One of the issues that I see here is that duplicates are looked for at every stage in the process of crawling, indexing, and serving documents.
For instance, while crawling, a search engine might want to try to detect mirrored sites, by looking at duplicate linking structures at different domains. It may also try to understand duplications on a single site when there are different URLs with similar text because the site has multiple URLs for the same pages (or extremely similar pages). Both types of detection of duplication may look to shingles for complete pages.
I would guess at that point, there may be a preference to let many duplicates be crawled and indexed because it could be difficult to tell which page is the one that should be shown. One of the granted Google patents on duplicates,
Detecting duplicate and near-duplicate files , may use the following types of signals in determining which documents to keep, and which to eliminate: "the one with best PageRank, with best trust of host, that is the most recent."
But that's not the only patent from Google that describes a process for handling duplicates. Another looks at snippets instead of pages:
Detecting query-specific duplicate documents . The abstract tells us:
An improved duplicate detection technique that uses query-relevant information to limit the portion(s) of documents to be compared for similarity is described. Before comparing two documents for similarity, the content of these documents may be condensed based on the query.
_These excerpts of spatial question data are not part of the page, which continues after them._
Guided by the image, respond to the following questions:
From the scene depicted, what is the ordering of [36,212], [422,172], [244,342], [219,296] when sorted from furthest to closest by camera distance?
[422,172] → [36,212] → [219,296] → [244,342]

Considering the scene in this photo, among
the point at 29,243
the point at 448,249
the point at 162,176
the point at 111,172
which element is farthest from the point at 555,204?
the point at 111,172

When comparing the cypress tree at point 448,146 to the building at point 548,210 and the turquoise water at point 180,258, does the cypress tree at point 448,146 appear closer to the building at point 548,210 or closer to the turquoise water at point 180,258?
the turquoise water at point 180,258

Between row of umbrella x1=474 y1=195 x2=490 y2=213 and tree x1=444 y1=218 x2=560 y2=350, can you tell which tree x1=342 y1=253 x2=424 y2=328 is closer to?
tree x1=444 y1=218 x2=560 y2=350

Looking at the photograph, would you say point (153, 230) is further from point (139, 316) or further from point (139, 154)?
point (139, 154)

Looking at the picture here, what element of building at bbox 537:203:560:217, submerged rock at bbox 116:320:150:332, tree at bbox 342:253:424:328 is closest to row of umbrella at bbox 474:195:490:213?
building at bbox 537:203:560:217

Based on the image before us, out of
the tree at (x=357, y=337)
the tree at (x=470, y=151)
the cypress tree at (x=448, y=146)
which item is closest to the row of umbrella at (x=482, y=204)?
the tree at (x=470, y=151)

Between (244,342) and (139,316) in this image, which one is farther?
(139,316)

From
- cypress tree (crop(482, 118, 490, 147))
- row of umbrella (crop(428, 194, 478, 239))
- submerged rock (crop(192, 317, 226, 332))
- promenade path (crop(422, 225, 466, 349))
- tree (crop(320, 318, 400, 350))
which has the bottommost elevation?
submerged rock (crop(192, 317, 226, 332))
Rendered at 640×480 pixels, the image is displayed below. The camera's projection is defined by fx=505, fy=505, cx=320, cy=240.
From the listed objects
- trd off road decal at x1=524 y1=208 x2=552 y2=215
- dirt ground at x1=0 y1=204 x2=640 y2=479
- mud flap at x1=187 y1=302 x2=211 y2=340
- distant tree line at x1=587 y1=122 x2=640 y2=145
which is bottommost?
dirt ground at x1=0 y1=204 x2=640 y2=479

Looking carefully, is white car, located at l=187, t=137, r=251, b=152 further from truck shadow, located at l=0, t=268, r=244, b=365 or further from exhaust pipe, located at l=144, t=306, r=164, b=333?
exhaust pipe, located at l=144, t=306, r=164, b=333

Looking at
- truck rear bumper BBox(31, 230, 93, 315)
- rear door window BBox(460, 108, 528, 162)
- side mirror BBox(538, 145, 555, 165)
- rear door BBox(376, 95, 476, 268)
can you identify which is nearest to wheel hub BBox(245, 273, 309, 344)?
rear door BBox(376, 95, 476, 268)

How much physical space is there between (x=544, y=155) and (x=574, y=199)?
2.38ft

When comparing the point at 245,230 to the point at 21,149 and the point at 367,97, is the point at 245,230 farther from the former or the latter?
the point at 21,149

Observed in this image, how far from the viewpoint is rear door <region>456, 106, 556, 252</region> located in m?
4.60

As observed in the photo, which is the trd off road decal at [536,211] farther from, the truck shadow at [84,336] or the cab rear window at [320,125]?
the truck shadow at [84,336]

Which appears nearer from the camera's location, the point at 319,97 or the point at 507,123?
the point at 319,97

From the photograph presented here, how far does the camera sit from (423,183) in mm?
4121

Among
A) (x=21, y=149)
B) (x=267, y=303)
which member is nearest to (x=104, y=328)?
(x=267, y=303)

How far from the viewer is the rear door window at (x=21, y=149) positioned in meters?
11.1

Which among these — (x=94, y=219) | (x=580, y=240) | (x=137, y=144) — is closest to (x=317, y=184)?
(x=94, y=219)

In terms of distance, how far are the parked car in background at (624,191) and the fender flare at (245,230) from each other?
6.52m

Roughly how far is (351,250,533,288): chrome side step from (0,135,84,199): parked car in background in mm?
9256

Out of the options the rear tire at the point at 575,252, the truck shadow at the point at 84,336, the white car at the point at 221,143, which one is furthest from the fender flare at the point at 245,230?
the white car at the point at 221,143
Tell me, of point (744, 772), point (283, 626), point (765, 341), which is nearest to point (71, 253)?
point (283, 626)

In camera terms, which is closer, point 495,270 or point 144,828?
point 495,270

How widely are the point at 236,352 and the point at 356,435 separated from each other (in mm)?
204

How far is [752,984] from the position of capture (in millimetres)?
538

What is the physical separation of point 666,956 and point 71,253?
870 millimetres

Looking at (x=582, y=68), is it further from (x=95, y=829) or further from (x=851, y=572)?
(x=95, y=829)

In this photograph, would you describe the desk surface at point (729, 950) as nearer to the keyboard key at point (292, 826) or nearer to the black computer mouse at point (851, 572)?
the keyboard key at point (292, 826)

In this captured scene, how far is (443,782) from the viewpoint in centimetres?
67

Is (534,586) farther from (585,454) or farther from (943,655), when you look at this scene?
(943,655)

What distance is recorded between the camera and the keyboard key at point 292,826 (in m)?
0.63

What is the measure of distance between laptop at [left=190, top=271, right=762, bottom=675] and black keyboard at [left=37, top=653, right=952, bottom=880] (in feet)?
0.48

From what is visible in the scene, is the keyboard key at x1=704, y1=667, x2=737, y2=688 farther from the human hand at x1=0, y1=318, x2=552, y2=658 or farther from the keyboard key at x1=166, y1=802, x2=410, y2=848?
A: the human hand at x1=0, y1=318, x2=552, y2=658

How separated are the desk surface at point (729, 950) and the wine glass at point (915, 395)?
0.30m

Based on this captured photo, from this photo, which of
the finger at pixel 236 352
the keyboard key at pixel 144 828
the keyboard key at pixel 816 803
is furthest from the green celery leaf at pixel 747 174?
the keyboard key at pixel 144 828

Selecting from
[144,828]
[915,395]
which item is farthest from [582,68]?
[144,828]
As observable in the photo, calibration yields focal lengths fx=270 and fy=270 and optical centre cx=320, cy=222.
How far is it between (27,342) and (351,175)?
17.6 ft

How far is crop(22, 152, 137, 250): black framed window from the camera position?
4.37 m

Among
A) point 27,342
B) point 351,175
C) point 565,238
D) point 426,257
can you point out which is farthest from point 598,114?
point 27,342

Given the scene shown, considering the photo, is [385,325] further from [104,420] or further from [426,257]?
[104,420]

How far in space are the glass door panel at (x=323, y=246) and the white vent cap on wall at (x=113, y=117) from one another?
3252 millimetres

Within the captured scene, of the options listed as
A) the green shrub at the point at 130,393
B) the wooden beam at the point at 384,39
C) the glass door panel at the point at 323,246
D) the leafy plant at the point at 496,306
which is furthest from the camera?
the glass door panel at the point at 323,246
In one embodiment, query-relevant information or text (also referred to as "snippets") is extracted from the documents and only the extracted snippets, rather than the entire documents, are compared for purposes of determining similarity.
I presented on this topic at the recent Pubcon, along with Amanda Whatlington, Yahoo's Tim Converse, and Google's Brian White. I focused on three areas of duplicate content - Where duplicate content can be seen and possible ways to avoid it, an algorithm for detection of different URLs with similar content, and a recent patent application from Microsoft involving collapsing equivalent results in search results pages. The Microsoft patent application is worth looking at in detail.
System and method for optimizing search results through equivalent results collapsing I wrote about it in more detail here:
Microsoft Explains Duplicate Content Results FilteringA couple of the high points. Keep in mind that this is a patent application, and may not be what they are doing. Yet is seems very possible that they are following many of the ideas described in this document.
Microsoft will store information about what it believes are duplicates, together and choose one URL to display specifically to viewers. The URL that it sends people to may be different than the one that it displays. (Remember Matt Cutts in his 301 redirect posts talking about displaying the "prettier" URL? Google might be doing something similar.)
A number of assumptions are made, and followed in the choosing of which URL to show:
.com is preferred over .net
A country or language specific preference may be gleaned from location of searcher or browser settings, and a country based version of a URL may determine the page displayed.
There's more, but the patent focuses upon the actual filtering aspect of duplication, as opposed to the detection part, which is what your shingles demonstration helps show. Here's the Microsoft patent application on shingles:
Method for duplicate detection and suppression